Deficits Under Control
Constrained by a constitutional limit of 3% of the annual deficit, the Indonesian government has embarked on tax reforms aimed at controlling expenditure and increasing revenues. Subsidies (particularly on energy) have been cut so as to redirect public spending to infrastructure investments. On the income side, the increase associated with the repatriation of funds following the tax amnesty introduced in 2016 (+3.6% of income between 2015 and 2016) is unlikely to enable the government to achieve its aims. This shortage of income could lead to spending cuts. In this context of a controlled public deficit, the public debt is expected to remain low with interest rates falling after the three main rating agencies raised Indonesia’s credit rating to Investment Grade. From the perspective of the current account, the trade balance shows a surplus (at 1.6% of GDP in 2016), thanks to the lowering of the oil bill, with oil making up 14% of imports in 2016. The balance of services shows a small deficit (-0.8% of GDP) but the main cause of the current account deficit lies in the income deficit (-3.3% of GDP), associated with the repatriation of dividends and debt interest payments. This current account deficit is largely financed by FDI flows (1.7% of GDP) and portfolio investments (2.0% of GDP), allowing the Indonesian Central bank to accumulate reserves. The latter conducts a monetary easing policy as illustrated by the surprise cut in the key rate in August 2017 to stimulate activity. The rupiah remains dependent on the influx of short-term capital, with 39.5% of rupiah-denominated sovereign bonds held abroad.

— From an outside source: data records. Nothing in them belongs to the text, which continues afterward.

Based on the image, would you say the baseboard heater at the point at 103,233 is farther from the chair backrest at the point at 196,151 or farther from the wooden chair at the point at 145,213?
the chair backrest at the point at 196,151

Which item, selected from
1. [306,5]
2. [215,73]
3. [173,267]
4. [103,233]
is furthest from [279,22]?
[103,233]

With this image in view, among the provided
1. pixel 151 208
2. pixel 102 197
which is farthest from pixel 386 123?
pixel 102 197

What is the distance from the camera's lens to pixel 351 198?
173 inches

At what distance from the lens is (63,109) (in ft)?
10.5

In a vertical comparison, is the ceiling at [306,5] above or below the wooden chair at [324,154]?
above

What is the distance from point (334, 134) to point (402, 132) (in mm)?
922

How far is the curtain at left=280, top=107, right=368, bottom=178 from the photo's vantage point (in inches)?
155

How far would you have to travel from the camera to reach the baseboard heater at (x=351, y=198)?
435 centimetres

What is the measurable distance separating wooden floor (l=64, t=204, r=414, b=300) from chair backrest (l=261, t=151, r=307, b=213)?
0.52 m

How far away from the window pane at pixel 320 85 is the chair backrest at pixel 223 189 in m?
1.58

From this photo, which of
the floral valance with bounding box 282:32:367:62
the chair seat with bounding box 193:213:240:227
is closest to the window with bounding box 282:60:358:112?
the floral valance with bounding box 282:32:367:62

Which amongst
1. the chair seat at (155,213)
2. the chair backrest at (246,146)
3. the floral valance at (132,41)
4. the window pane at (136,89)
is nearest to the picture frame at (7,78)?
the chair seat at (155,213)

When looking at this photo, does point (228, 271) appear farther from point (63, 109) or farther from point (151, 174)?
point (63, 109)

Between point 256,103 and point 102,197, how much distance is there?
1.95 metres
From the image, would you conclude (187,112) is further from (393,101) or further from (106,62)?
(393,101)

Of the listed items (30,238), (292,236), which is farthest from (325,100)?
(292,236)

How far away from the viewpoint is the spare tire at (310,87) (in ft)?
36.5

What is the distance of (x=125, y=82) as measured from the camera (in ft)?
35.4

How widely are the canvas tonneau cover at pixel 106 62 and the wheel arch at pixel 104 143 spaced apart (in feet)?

Joko Widowo Put to the Test by Religious and Ethnic Tensions
In power since 2014, Joko Widowo, known as Jokowi, enjoys great popularity thanks to the economic progress made since the start of his term in office. However, his re-election at the next presidential election in 2019 is not yet assured, due to growing challenge from the opposition candidate, Prabowo Subianto (Gerindra Party), supported by ultra-conservative Muslims. The municipal elections in Jakarta in April 2017 highlighted the country’s worsening religious and ethnic tensions. Basuka Tjahja Purnama (known as Ahok), the candidate supported by Jokowi and from the Chinese Christian population, was accused of blasphemy by the ultra-conservative Muslims, strongly discrediting him in favor of his rival Anis Basedwan, supported by Prabowo Subianto, who ultimately won through. The June 2018 local elections will be a new test for the president in regions accounting for 43% of the total population. Based on local issues, these elections are crucial for the political parties in the run-up to the presidential elections, with support for the “right” candidate determining voters’ future loyalty. Finally, Indonesia’s political landscape is dominated by a hardening anti-terror policy aimed at curtailing the spread of religious fundamentalism in the country.